Valour inks internationals for immediate impact, long-term stability

EDMONTON — At first glance, it’s a case of simple math.

Each Canadian Premier League team will be allowed to carry seven international players on its roster. But, each team can only have have a maximum of five international starters per match.

So, if a team chooses to max out its allocation of seven internationals, and every international on the roster is healthy, that coach has decisions to make. He might see that he has the freedom to take a chance or two to use an international spot on a project player, the kind of signing who might not make an immediate impact when the first ball is kicked in late April.

Valour FC coach Rob Gale spent one of his seven available international spots on Belgian 20-year-old goalkeeper Mathias Janssens, though the team already had Winnipegger Tyson Farago signed. Farago has significant NASL experience between the posts through his time with FC Edmonton.

So far, Gale is one of only two CPL coaches to use an international spot on a ‘keeper. The other is Halifax’s Stephen Hart, who has Trinidad and Tobago veteran Jan-Michael Williams on the books. (But, unlike Janssens, Williams has years of experience in Europe.)

“He’s a calculated developmental gamble,” said Gale of his Belgian keeper. “I think it’s a player who can compete for the starting spot, but he has the potential to be someone we can move on in the future.”

Gale admitted that he is looking at how he allocates his international signings a little differently than the other CPL managers.

“For me, I am not only looking to build a team, but I want to build a club,” he added.

Gale said that he splits his international signings into two categories. The first are players who have the international experience and developed skill to help Valour right away. The second group are players who may be looking to establish themselves in North America, but they need the game action so they can develop. He said that a diamond in the rough becomes polished if he gets two or three seasons, maybe 100 games, under his belt. The player develops, moves on, and Valour benefits.

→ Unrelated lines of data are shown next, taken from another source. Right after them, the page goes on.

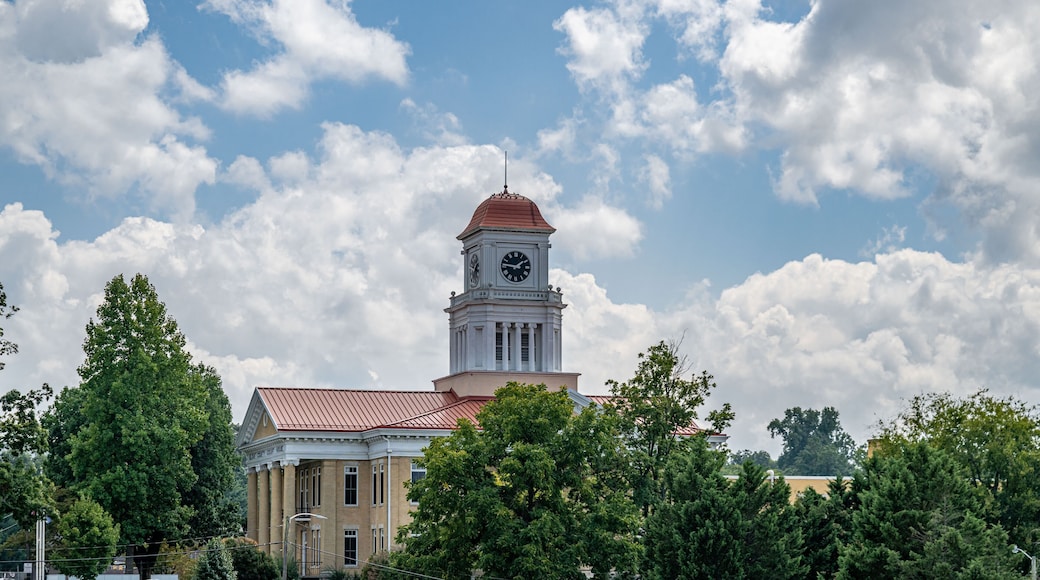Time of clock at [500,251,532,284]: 1:46
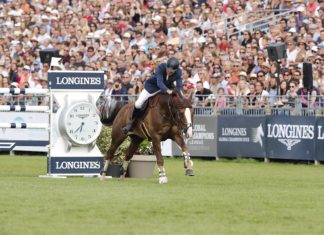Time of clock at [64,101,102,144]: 6:37
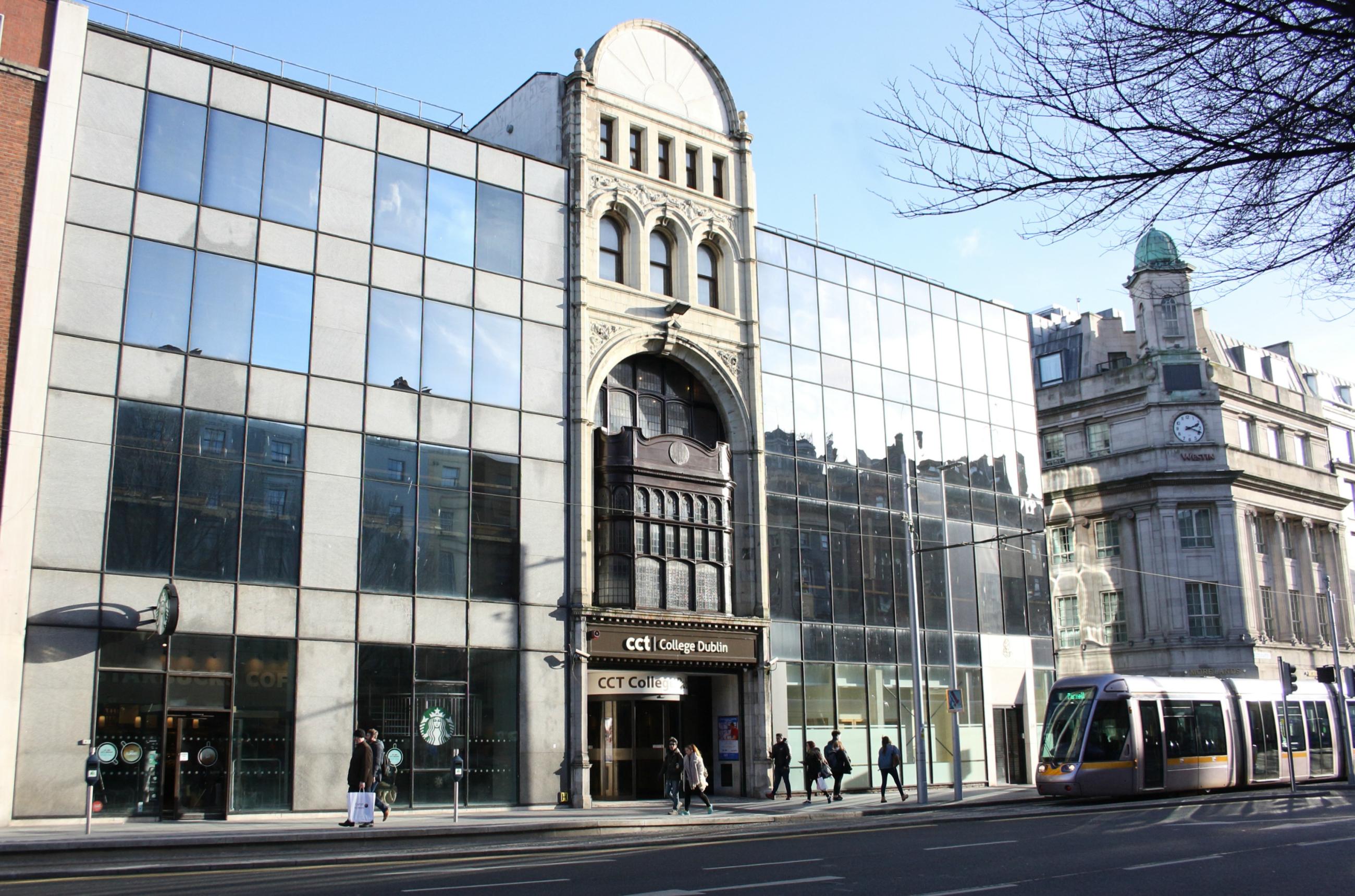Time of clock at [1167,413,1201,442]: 2:18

Cavalry FC coach Tommy Wheeldon Jr. said that the prototype for a prime CPL international signing would be Fredy Montero. The Colombian striker wasn’t a proven commodity when he came to Major League Soccer in 2011 as 24-year-old. But it was in MLS where he developed into a real impact player, one who would go to Sporting Lisbon as a changed man. Wheeldon said he sees players in their mid-20s, looking to develop but already having some polish in their games, as ideal.

“I think they have to offer me something that I don’t have in the squad,” he said. “They need to make an impact. But, at the same time, they also have to be able to develop while they are here.”

FC Edmonton coach Jeff Paulus said that he might allocate just one of his international spots to a project player. The rest would all have to be able to make immediate impacts.

“Our league rules allow us to start five internationals, and you’re allowed to sign seven,” said Paulus. “So, I would take a chance on an international who needs a fresh start in their career. Of course, with MLS being here, our league’s an attraction for a lot of those players who might have just lost their way and come from high-level footballing countries. They might see the CPL as a way to get back on track. So would I take a chance on one? Yeah, I would. But just one.”

Paulus said he looks for internationals who have North American experience, know about the travel, the weather and the artificial turf. During his time in the NASL, he saw too many internationals come across the pond and then crash and burn — because they couldn’t cope with summer humidity or winter cold or long flights and airport layovers.

And, for Paulus, the notion of using one of the seven international spots on a ‘keeper is eyebrow-raising. He’s already signed two Canadians, Connor James and Dylon Powley.

“For me, I won’t use an international spot on a ‘keeper. I think we do a great job in this country of developing keepers,” he said. “We’ve gone with two young Canadians to give them their opportunity here. But I could name in 30 seconds six to 10 Canadian keepers who could play in our league.”